DOCUMENT EXCERPT.
------------------------------------------------------------------------

[Mosaic] Use strided load to load one entire row more efficiently.

PiperOrigin-RevId: 564831610
2025-04-17 12:26:07 +00:00 · 2023-09-12 14:18:53 -07:00 · 2023-09-12 14:18:53 -07:00 · 801cbef011
commit 801cbef011
parent c617bcb515
2 changed files with 48 additions and 6 deletions
--- a/jaxlib/mosaic/dialect/tpu/transforms/infer_vector_layout.cc
+++ b/jaxlib/mosaic/dialect/tpu/transforms/infer_vector_layout.cc
@ -815,9 +815,19 @@ class VectorLayoutInferer {
        offsets[0] = tile_indices[0] % tiling[0];
      }
      offsets[1] = tile_indices[1] % target_shape_[1];
-      // We can use replicated loads if we're only loading a single sublane.

------------------------------------------------------------------------

DATA SUPPLIED.
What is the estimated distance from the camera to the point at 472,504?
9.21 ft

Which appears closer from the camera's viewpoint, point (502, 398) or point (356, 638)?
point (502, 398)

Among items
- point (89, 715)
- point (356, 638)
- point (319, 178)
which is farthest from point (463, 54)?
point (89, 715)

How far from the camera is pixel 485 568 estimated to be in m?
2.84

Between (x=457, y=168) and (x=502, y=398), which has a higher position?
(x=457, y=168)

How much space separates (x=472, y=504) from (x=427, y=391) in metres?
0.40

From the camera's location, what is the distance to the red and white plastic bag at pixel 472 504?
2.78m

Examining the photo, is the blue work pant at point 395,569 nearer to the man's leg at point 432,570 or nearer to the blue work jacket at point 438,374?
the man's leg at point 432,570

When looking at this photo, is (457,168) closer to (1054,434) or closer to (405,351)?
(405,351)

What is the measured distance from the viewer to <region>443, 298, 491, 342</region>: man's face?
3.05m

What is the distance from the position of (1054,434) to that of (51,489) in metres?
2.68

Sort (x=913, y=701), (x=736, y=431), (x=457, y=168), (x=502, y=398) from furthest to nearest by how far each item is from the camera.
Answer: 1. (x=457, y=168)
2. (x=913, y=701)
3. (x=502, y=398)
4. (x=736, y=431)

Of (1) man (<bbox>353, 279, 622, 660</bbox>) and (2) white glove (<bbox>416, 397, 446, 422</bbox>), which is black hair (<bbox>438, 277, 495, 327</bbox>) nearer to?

------------------------------------------------------------------------

GIVEN REQUEST A.
Answer these questions about the Mosaic commit page:
(i) What is the parent commit?
(ii) How many additions and how many deletions does the change contain?
(iii) Which class is named in the hunk header of the diff?
GIVEN REQUEST B.
Reproduce the Mosaic commit page word for word, from "[Mosaic] Use strided" up to and including "a single sublane.".
GIVEN REQUEST C.
In one to three sentences, explain why the Mosaic commit page says the change uses a strided load.

CORRECT OUTPUT A.
(i) c617bcb515
(ii) 48 additions and 6 deletions
(iii) VectorLayoutInferer

CORRECT OUTPUT B.
[Mosaic] Use strided load to load one entire row more efficiently.

PiperOrigin-RevId: 564831610
2025-04-17 12:26:07 +00:00 · 2023-09-12 14:18:53 -07:00 · 2023-09-12 14:18:53 -07:00 · 801cbef011
commit 801cbef011
parent c617bcb515
2 changed files with 48 additions and 6 deletions
--- a/jaxlib/mosaic/dialect/tpu/transforms/infer_vector_layout.cc
+++ b/jaxlib/mosaic/dialect/tpu/transforms/infer_vector_layout.cc
@ -815,9 +815,19 @@ class VectorLayoutInferer {
        offsets[0] = tile_indices[0] % tiling[0];
      }
      offsets[1] = tile_indices[1] % target_shape_[1];
-      // We can use replicated loads if we're only loading a single sublane.

CORRECT OUTPUT C.
The change uses a strided load to load one entire row more efficiently.